** The data follows **
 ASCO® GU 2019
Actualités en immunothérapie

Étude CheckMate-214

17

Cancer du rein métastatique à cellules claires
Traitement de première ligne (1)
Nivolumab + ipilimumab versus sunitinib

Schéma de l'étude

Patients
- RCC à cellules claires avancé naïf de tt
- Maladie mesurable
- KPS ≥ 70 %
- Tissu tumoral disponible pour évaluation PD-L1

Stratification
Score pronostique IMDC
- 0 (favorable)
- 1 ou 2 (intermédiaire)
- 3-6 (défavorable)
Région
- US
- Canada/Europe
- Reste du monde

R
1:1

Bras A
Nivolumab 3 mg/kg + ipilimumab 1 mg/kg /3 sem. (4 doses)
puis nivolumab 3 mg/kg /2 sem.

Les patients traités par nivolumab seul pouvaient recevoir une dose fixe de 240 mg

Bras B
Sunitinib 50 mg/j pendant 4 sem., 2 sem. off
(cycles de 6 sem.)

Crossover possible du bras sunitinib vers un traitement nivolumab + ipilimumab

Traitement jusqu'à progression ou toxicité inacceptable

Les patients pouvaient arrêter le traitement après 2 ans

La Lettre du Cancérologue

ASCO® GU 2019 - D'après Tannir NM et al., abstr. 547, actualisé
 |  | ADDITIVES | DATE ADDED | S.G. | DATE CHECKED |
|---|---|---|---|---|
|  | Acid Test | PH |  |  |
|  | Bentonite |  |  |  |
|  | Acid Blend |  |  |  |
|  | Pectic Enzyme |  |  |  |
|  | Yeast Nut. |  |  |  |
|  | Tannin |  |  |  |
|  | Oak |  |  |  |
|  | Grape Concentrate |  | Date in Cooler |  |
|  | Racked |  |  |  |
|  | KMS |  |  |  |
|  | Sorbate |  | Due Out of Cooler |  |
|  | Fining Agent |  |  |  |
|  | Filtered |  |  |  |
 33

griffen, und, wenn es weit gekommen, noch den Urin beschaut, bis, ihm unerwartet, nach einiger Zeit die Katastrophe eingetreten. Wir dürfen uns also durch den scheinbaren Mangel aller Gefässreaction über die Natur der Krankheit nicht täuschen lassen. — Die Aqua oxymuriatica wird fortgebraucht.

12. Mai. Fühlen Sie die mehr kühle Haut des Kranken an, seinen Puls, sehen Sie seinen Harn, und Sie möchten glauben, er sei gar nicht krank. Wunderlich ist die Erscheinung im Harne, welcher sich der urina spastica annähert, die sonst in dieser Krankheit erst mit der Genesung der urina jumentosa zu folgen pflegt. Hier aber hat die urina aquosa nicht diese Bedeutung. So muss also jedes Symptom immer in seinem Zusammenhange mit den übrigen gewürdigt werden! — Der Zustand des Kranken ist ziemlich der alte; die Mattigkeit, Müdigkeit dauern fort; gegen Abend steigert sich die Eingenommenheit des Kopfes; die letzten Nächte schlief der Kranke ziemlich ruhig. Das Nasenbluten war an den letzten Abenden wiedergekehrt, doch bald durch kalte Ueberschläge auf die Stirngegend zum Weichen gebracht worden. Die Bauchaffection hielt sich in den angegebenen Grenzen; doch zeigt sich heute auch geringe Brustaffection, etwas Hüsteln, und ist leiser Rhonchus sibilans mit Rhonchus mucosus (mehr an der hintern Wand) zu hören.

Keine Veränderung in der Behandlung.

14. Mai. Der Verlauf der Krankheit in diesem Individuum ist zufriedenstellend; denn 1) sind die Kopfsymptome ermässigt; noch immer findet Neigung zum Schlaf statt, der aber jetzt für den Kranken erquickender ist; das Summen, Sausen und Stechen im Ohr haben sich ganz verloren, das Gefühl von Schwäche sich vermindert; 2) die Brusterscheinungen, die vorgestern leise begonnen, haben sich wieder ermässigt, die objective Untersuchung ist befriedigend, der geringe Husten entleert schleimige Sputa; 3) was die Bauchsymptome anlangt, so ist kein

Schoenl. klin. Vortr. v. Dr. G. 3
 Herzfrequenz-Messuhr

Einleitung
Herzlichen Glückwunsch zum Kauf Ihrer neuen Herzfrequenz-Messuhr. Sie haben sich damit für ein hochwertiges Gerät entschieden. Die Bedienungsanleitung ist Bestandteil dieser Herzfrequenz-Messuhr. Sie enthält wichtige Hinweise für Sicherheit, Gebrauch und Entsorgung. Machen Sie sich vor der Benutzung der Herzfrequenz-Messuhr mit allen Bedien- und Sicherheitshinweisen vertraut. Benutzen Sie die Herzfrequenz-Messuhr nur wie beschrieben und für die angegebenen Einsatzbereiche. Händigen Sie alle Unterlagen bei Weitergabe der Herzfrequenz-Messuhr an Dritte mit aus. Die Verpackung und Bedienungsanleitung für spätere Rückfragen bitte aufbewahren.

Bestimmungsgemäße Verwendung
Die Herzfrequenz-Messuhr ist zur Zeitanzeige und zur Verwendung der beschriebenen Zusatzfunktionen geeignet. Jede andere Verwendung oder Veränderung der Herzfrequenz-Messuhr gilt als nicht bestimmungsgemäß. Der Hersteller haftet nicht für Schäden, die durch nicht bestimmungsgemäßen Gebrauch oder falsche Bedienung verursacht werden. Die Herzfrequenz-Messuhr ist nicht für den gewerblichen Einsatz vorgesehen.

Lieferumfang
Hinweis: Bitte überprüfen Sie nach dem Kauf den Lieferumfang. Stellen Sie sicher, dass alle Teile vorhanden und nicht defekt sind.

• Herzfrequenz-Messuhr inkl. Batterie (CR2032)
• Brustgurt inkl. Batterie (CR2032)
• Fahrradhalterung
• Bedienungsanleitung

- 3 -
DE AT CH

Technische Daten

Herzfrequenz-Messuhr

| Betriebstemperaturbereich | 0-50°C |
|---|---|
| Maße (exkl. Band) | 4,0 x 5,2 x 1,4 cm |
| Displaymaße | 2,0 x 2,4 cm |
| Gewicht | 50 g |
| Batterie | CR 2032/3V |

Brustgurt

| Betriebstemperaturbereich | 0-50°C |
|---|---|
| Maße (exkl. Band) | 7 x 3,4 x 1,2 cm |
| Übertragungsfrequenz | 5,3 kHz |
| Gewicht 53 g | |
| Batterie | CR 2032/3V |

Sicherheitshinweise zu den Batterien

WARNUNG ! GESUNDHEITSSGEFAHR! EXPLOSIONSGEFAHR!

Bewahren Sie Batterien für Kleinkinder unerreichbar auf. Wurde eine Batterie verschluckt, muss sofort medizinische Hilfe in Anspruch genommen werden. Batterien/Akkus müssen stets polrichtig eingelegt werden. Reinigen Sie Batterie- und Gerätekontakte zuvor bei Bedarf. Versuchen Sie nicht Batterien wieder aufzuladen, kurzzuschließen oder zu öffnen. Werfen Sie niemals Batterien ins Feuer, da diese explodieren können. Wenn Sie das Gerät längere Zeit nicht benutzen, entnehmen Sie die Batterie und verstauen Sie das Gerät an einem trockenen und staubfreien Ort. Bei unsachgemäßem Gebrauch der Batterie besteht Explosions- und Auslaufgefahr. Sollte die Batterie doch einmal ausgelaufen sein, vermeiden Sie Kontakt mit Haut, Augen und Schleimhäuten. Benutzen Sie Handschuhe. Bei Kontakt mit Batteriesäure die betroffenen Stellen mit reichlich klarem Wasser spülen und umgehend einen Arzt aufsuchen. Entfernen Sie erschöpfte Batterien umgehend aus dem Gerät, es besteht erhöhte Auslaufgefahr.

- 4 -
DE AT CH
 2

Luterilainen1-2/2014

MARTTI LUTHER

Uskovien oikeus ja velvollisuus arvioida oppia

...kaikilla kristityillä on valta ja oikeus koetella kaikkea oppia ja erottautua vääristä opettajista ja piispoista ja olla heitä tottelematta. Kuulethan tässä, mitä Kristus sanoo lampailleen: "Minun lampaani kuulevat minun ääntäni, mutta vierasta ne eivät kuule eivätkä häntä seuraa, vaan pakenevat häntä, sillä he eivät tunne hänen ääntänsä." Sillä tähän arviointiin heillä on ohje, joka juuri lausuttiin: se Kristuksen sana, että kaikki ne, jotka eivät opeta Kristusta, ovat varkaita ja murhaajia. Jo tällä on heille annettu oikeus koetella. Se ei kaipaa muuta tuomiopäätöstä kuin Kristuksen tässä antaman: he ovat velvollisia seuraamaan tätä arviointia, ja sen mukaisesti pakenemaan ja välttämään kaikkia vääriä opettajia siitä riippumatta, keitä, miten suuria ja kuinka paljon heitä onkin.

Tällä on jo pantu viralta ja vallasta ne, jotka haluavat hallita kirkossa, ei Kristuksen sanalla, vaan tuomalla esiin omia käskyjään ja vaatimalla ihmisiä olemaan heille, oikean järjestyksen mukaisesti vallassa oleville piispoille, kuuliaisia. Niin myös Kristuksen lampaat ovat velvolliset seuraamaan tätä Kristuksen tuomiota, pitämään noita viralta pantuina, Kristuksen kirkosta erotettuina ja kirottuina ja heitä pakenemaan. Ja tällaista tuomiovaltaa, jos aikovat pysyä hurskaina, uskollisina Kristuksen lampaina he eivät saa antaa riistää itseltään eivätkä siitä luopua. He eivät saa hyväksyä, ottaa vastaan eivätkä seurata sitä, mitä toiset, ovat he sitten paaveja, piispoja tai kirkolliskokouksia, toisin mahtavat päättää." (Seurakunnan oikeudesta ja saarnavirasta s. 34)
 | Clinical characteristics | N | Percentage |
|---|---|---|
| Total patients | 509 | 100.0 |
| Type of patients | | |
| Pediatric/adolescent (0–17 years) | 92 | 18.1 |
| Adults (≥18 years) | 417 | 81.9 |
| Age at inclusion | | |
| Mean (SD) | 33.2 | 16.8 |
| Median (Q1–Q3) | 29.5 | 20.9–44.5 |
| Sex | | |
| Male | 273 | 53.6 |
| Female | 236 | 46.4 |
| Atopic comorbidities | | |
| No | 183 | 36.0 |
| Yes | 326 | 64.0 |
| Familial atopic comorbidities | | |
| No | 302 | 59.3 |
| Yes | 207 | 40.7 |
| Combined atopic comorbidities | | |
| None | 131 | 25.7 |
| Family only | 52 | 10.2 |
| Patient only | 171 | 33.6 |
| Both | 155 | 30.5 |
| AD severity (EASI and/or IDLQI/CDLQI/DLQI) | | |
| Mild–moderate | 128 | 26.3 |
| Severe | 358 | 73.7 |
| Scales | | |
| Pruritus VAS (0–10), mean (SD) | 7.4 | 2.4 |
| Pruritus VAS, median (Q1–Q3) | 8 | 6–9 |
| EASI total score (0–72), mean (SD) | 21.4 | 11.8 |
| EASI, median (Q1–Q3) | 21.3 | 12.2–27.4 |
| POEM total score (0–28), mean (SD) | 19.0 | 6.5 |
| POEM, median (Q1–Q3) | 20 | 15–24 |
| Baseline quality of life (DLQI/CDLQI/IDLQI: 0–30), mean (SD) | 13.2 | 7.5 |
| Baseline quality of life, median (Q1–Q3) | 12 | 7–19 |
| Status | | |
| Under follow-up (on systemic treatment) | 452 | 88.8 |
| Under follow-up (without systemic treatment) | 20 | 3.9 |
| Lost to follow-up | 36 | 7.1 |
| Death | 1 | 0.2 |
** End of The data **
### Instructions for the task
Above is a listing; print exactly its lines from the one with "Technische Daten" through the one with "Uskovien oikeus ja", and no other lines.

### Exercise response
Technische Daten

Herzfrequenz-Messuhr

| Betriebstemperaturbereich | 0-50°C |
|---|---|
| Maße (exkl. Band) | 4,0 x 5,2 x 1,4 cm |
| Displaymaße | 2,0 x 2,4 cm |
| Gewicht | 50 g |
| Batterie | CR 2032/3V |

Brustgurt

| Betriebstemperaturbereich | 0-50°C |
|---|---|
| Maße (exkl. Band) | 7 x 3,4 x 1,2 cm |
| Übertragungsfrequenz | 5,3 kHz |
| Gewicht 53 g | |
| Batterie | CR 2032/3V |

Sicherheitshinweise zu den Batterien

WARNUNG ! GESUNDHEITSSGEFAHR! EXPLOSIONSGEFAHR!

Bewahren Sie Batterien für Kleinkinder unerreichbar auf. Wurde eine Batterie verschluckt, muss sofort medizinische Hilfe in Anspruch genommen werden. Batterien/Akkus müssen stets polrichtig eingelegt werden. Reinigen Sie Batterie- und Gerätekontakte zuvor bei Bedarf. Versuchen Sie nicht Batterien wieder aufzuladen, kurzzuschließen oder zu öffnen. Werfen Sie niemals Batterien ins Feuer, da diese explodieren können. Wenn Sie das Gerät längere Zeit nicht benutzen, entnehmen Sie die Batterie und verstauen Sie das Gerät an einem trockenen und staubfreien Ort. Bei unsachgemäßem Gebrauch der Batterie besteht Explosions- und Auslaufgefahr. Sollte die Batterie doch einmal ausgelaufen sein, vermeiden Sie Kontakt mit Haut, Augen und Schleimhäuten. Benutzen Sie Handschuhe. Bei Kontakt mit Batteriesäure die betroffenen Stellen mit reichlich klarem Wasser spülen und umgehend einen Arzt aufsuchen. Entfernen Sie erschöpfte Batterien umgehend aus dem Gerät, es besteht erhöhte Auslaufgefahr.

- 4 -
DE AT CH
 2

Luterilainen1-2/2014

MARTTI LUTHER

Uskovien oikeus ja velvollisuus arvioida oppia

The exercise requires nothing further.